В его роскошном баритоне Джулиана различила едва ли не восторг. Он стянул рукав платья своей спутницы, обнажая левое плечо, но та лишь крепче вцепилась в него и застонала, когда его губы коснулись ее беззащитной плоти. Женщина исторгла невнятный, алчущий звук, и Джулиана нерешительно взглянула на парочку. Руки женщины уже успели проникнуть под смокинг кавалера и распластаться на его жилете. В таком положении стала видна ее брошь — бриллиант размером с птичье яйцо, — приколотая к платью на груди. Джулиана насмешливо скривила губы. Она ошиблась с цветом: платье было не черное, а темно-синее. Безвкусное украшение подмигивало ей. Внизу в объятиях распутника томилась не кто иная, как хозяйка бала, леди Леттлкотт. Та самая гнусная особа, что в начале вечера с радостью сосватала Джулиану похотливому мистеру Энгелхарту. Мужчину она не узнала, но могла с уверенностью сказать, что это был не лорд Леттлкотт.
— Син, мы так давно не виделись!.. — задыхаясь, пробормотала графиня. Она совсем потеряла над собой контроль, стоило ему накрыть ее правую грудь ладонью и усыпать оголенную кожу восхищенными поцелуями. — Я… я уже начала чувствовать себя… — она сделала глубокий вдох, — …нежеланной.
Выдержав паузу в своем чувственном ритуале, Син с нескрываемой нежностью притронулся к ее щеке.
— Если ты опустишь руку, то сразу поймешь, насколько ты желанна, Эбби. В любом случае, давай не будем портить нашу дружбу сантиментами, которые не нужны ни тебе, ни мне. Наши потребности до смешного примитивны, но тебе повезло: я готов их удовлетворить.
Джулиану ошарашила равнодушная прямолинейность этого человека. Прижавшись к стволу дерева, она наблюдала, как леди Леттлкотт норовит вырваться из объятий Сина и, кажется, заносит руку, чтобы отвесить ему пощечину. Одной рукой перехватив запястье любовницы, второй он с немалой силой хлопнул ее по спине.

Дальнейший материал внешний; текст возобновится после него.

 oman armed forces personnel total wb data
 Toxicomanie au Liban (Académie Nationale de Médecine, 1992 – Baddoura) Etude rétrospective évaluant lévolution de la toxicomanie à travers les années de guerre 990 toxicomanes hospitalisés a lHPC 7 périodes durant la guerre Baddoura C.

— А ну-ка успокойся! — рявкнул он.
Леди Леттлкотт встретила заслуженную кару довольной ухмылкой. Это было даже веселее, чем любая драма, разыгравшаяся на ее глазах в бальном зале, а уж здешний ton [1] славился публичными сценами.
— Ты действительно хочешь сопротивляться, Эбби? — Син разомкнул руки графини и легонько куснул ее ладонь.
Для телесного наказания укус был слишком осторожным и, как ни странно, эротичным. В животе у Джулианы будто бы захлопала крыльями стайка бабочек.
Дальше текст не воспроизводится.